Susanne Aigner-Drews: Offenes Ohr für Männer
Es ist fast so, als würde Dmax die neue Discovery-Deutschland-Chefin willkommen heißen. Als Susanne Aigner-Drews am vergangenen Freitag zur Country-Managerin ernannt worden war, schaffte der Free-TV-Kanal mit 4,9 Prozent Marktanteil in der Kernzielgruppe der 20- bis 39-jährigen Männer einen neuen Bestwert. Dmax ist auch das Baby von Susanne Aigner-Drews; seit 2006 arbeitet sie bei Discovery und war in den Start des Männersenders eingebunden.

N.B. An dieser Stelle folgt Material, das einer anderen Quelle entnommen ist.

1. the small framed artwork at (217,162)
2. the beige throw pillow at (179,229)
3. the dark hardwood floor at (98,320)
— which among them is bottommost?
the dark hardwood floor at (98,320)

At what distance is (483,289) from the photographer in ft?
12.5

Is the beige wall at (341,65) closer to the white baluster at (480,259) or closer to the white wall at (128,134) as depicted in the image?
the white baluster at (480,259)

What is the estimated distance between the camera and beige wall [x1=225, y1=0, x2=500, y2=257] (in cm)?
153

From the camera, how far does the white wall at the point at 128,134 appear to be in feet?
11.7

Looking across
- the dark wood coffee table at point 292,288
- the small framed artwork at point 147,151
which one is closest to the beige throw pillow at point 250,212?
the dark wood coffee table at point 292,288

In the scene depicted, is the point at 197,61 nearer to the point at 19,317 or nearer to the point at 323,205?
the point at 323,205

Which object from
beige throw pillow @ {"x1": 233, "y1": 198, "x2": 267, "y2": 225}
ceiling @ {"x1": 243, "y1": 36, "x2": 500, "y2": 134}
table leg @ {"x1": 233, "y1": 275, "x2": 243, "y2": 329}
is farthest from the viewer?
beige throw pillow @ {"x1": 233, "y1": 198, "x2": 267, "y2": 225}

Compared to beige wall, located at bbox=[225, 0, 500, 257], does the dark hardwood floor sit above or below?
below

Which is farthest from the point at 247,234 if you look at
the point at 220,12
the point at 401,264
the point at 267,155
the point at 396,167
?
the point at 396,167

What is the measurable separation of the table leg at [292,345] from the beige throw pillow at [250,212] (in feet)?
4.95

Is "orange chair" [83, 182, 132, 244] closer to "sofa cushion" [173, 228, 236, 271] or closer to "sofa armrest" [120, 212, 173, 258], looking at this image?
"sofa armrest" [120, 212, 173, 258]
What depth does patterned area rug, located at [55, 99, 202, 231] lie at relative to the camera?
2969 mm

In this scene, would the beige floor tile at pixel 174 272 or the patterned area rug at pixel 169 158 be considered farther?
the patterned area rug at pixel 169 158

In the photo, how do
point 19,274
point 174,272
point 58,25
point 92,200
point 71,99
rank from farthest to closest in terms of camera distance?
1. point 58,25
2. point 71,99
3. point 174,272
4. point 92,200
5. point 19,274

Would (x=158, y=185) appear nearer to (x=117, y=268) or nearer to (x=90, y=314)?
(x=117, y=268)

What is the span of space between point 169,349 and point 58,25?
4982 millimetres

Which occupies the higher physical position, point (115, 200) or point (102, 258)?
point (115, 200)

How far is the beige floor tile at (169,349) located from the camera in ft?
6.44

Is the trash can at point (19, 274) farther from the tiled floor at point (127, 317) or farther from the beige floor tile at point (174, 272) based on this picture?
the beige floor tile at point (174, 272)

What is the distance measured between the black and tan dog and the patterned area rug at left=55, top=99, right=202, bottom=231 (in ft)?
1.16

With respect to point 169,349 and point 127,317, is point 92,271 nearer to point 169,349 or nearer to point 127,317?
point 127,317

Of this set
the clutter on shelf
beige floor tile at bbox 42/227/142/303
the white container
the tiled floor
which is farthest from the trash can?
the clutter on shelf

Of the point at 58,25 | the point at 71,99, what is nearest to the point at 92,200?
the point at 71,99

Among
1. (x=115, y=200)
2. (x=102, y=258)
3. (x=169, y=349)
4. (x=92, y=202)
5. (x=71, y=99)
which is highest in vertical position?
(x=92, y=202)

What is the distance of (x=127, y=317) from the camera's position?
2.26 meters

Dass der US-Konzern Aigner-Drews befördert und die Direktorin Ad-Sales nach dem ominösen Blitzausstieg von Magnus Kastner Anfang des Jahres zu seiner Nachfolgerin bestimmte, dürfte die meisten der rund 70 Mitarbeiter überrascht haben. Das Team soll mit einer externen Lösung gerechnet haben. Umso größer war die Freude bei Discovery in der Münchner Innenstadt, dass künftig eine aus ihren Reihen den deutschen Ableger des US-Networks lenkt. Berichtet wird von minutenlangem anhaltendem Applaus und „Yeah“-Rufen. Auch die Zentrale hält offensichtlich viel von ihrer neuen Deutschland-Vertreterin: Westeuropa-Chefin Dee Forbes, die die Geschäfte in München seit Anfang Februar übergangsweise geführt hat, kam am Freitag extra vorbei, um Susanne Aigner-Drews vor den Mitarbeitern zu befördern. Forbes schätzt an ihr den „ausgeprägten Geschäftssinn“.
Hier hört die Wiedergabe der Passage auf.